The literary tradition written in Hebrew, from the biblical canon through medieval poetry to the revived modern literature of the nineteenth century onward.

Scope

This topic covers literature in Hebrew across three broad phases: the biblical and ancient literature, including its narrative and poetic art; the medieval Hebrew literature of Spain and elsewhere, especially its golden age of poetry; and the modern Hebrew literature that accompanied the language's revival from the nineteenth century to the literature of contemporary Israel.
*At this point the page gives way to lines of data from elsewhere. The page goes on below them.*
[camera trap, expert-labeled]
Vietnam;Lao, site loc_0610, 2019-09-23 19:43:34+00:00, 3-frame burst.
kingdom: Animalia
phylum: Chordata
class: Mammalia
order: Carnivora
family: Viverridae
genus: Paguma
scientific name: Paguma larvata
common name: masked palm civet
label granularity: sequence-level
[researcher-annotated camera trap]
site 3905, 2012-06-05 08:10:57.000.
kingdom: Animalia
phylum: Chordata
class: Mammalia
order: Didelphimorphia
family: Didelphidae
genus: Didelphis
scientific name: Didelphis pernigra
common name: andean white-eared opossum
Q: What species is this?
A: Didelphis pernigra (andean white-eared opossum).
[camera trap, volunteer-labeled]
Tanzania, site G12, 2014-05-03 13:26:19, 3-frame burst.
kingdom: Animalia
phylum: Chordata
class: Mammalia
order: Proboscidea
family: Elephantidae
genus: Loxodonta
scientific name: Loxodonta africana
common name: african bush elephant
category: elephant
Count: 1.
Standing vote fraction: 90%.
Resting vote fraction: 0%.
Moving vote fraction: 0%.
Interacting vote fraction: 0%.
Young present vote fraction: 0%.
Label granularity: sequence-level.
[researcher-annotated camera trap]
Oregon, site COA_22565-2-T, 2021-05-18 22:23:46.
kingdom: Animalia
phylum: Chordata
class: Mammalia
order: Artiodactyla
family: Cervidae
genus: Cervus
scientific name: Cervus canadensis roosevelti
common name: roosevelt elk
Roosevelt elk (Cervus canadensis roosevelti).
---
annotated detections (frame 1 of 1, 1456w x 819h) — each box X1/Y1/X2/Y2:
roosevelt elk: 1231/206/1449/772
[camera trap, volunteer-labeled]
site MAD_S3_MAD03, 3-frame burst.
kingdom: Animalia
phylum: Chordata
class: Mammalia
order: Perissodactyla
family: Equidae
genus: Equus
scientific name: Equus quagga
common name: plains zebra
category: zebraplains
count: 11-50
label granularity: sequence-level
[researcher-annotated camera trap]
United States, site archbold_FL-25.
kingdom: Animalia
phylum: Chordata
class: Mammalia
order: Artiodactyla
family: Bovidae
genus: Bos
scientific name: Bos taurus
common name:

It treats the literary qualities of the Hebrew Bible, classical and medieval forms, and modern fiction and poetry.

Core questions

  • What are the literary qualities of the Hebrew Bible?
  • What characterized the medieval golden age of Hebrew poetry?
  • How was Hebrew revived as a modern literary language?
  • How did modern Hebrew literature develop alongside Zionism and the state of Israel?

Key concepts

  • biblical narrative art
  • medieval Hebrew poetry
  • the revival of Hebrew
  • Haskalah literature
  • modern Israeli literature

Key theories

The literary reading of the Bible
Robert Alter argued that biblical narrative is a sophisticated literary art with deliberate conventions of repetition, dialogue, and characterization, deserving close literary reading.

History

Hebrew literature begins with the Bible, whose narrative and poetry shaped Western letters. Medieval Hebrew poetry flourished in Muslim Spain with figures such as Yehuda Halevi. After centuries as primarily a sacred and scholarly language, Hebrew was revived as a literary and spoken language from the nineteenth century, producing a modern literature crowned by the Nobel laureate S. Y. Agnon and the literature of contemporary Israel.

Debates

Reading the Bible as literature
Scholars debate the extent to which the Hebrew Bible should be read as literary art rather than only as religious or historical text, a view advanced by Alter.

Key figures

  • Robert Alter
  • S. Y. Agnon
  • Hayim Nahman Bialik
  • Yehuda Halevi
  • Amos Oz

Related topics

Seminal works

  • alter1981
  • agnon1939
  • mintz1989

Frequently asked questions

Was Hebrew always a literary language?
Hebrew was used continuously for sacred and scholarly writing but was revived as an everyday spoken and modern literary language only from the nineteenth century.
Is the Bible studied as Hebrew literature?
Yes. Beyond its religious significance, the Hebrew Bible is studied as a foundational work of literary art, as in Robert Alter's influential analyses.